Les récentes inondations à Kinshasa, survenues dans la nuit du vendredi au samedi, ont causé de lourdes pertes humaines et matérielles. Le bilan provisoire fait état de 33 morts, et plusieurs centaines de familles ont été déplacées. Face à cette tragédie, le ministre des Infrastructures, Alexis Gisaro, a qualifié ces inondations de « catastrophe naturelle » et a souligné que cet événement était lié au dérèglement climatique, un phénomène mondial affectant tous les continents, y compris l’Occident, malgré leurs infrastructures avancées.

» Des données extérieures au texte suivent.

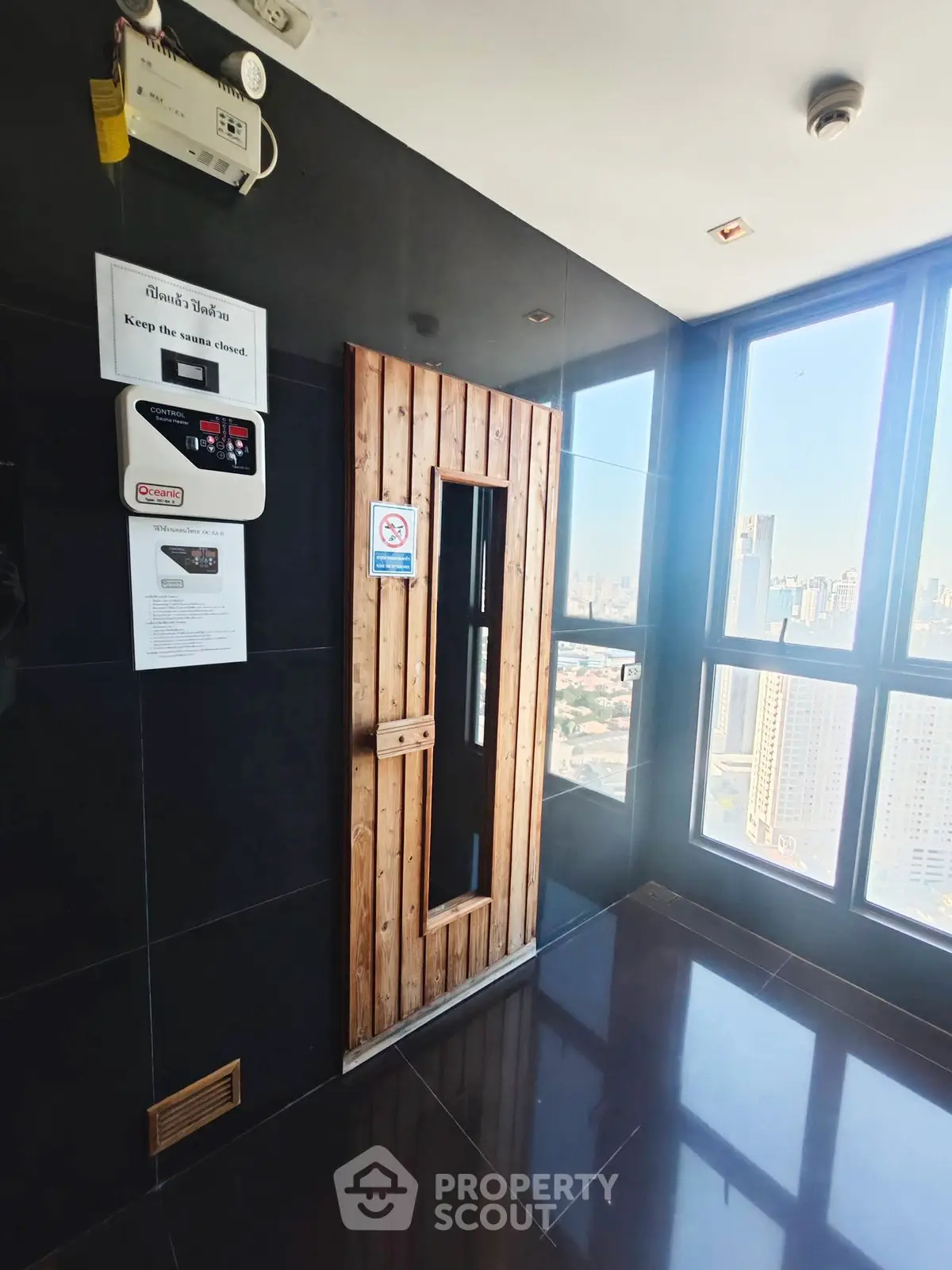 Luxurious high-rise building with sauna and stunning city view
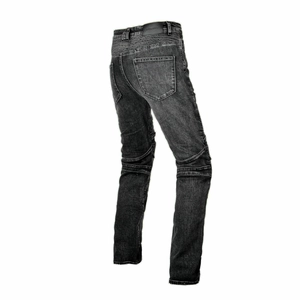Detail of grey motorcycle jeans showing elastic accordion stretch panels for biker flexibility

Selon le ministre, les pluies diluviennes qui ont frappé Kinshasa sont un exemple frappant de la vulnérabilité des villes face aux changements climatiques. Il a insisté sur le fait que même les pays développés, avec leurs infrastructures modernes, ont récemment été confrontés à des inondations similaires. Cet état de fait souligne l’urgence de réagir face aux bouleversements climatiques qui deviennent de plus en plus fréquents et dévastateurs pour les populations, notamment dans les régions les plus vulnérables comme Kinshasa.
Pour répondre à cette crise, les autorités locales ont immédiatement mis en place des mesures d’urgence, telles que l’ouverture de centres d’accueil pour les victimes et la distribution de secours. Cependant, cet incident met également en évidence la nécessité de repenser les infrastructures urbaines de Kinshasa et d’autres villes congolaises pour mieux faire face aux défis imposés par le changement climatique et prévenir de futures catastrophes similaires.